- What muscles do cable lateral raises work?
- Cable lateral raises primarily target the lateral deltoids, which help build shoulder width and definition. They also engage the front and rear deltoids to a lesser extent, as well as stabilizing muscles in the core and upper back.
- Do I need a cable machine for lateral raises or can I use dumbbells?
- A cable machine provides constant tension throughout the movement, which can enhance muscle activation compared to dumbbells. However, if you don’t have access to cables, dumbbell lateral raises or resistance band variations are effective alternatives.
- Are cable lateral raises suitable for beginners?
- Yes, beginners can safely perform cable lateral raises if the weight is kept light and the movement is controlled. Starting with lower resistance helps you learn proper form and reduces the risk of shoulder strain.
- What are common mistakes to avoid with cable lateral raises?
- Common mistakes include using momentum to lift the weight, shrugging the shoulders instead of keeping them relaxed, and raising the arms above shoulder height. Maintain a slight bend in the elbows and focus on slow, controlled movement to maximize shoulder engagement.
- How many sets and reps should I do for cable lateral raises?
- For muscle growth, aim for 3–4 sets of 10–15 reps with moderate weight. If training for endurance or toning, use lighter loads with 15–20 controlled reps, ensuring good form throughout.

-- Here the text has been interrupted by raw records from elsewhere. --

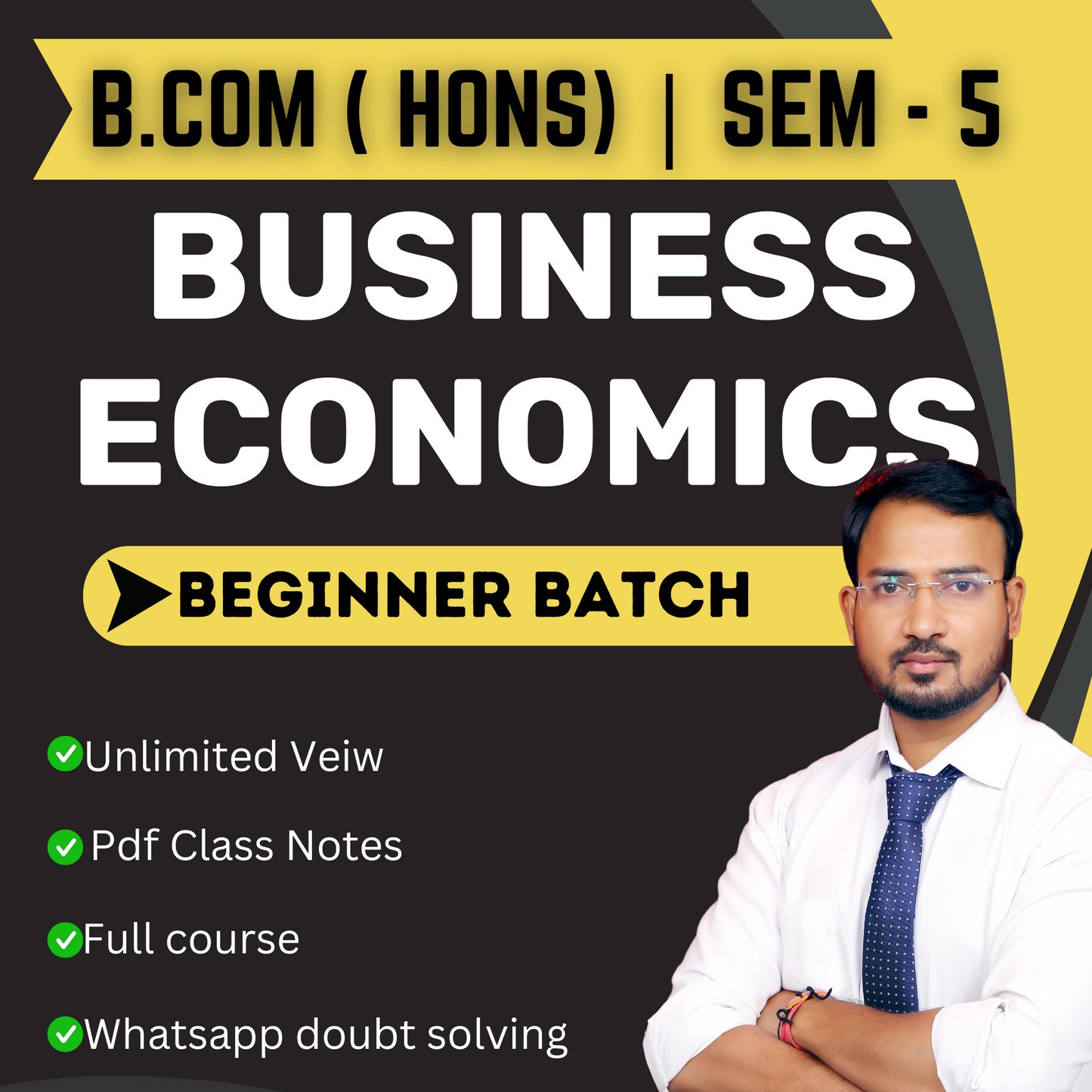 B.COM (H) SEM-5 BUSINESS ECONOMICS ( BEGINNER BATCH ) (NEP) 2025 BEO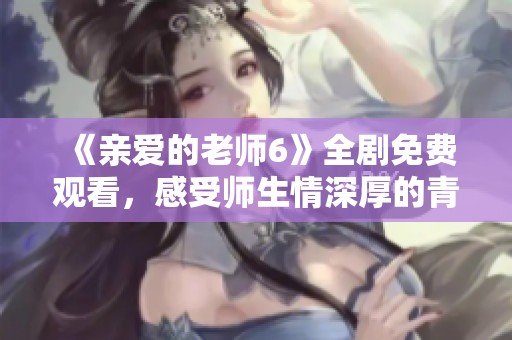 《亲爱的老师6》全剧免费观看，感受师生情深厚的青春故事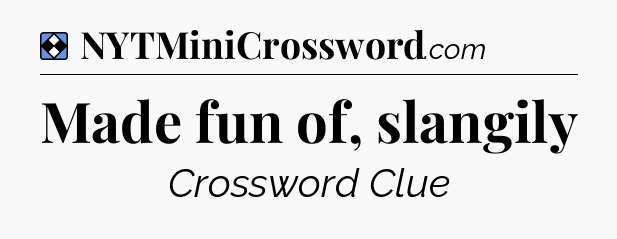 Solution: Made fun of, slangily - NYT Mini Crossword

- What safety tips should I keep in mind when performing cable lateral raises?
- Start with light resistance to warm up the shoulders and avoid overloading the joint. Keep your core engaged to prevent leaning and stop immediately if you feel sharp pain or discomfort in the shoulder.
- Are there variations of cable lateral raises I can try?
- You can perform single-arm cable lateral raises to isolate each shoulder, or adjust the pulley height for different angles of resistance. Performing the exercise with your body slightly leaned away from the machine can also increase tension at the top of the movement.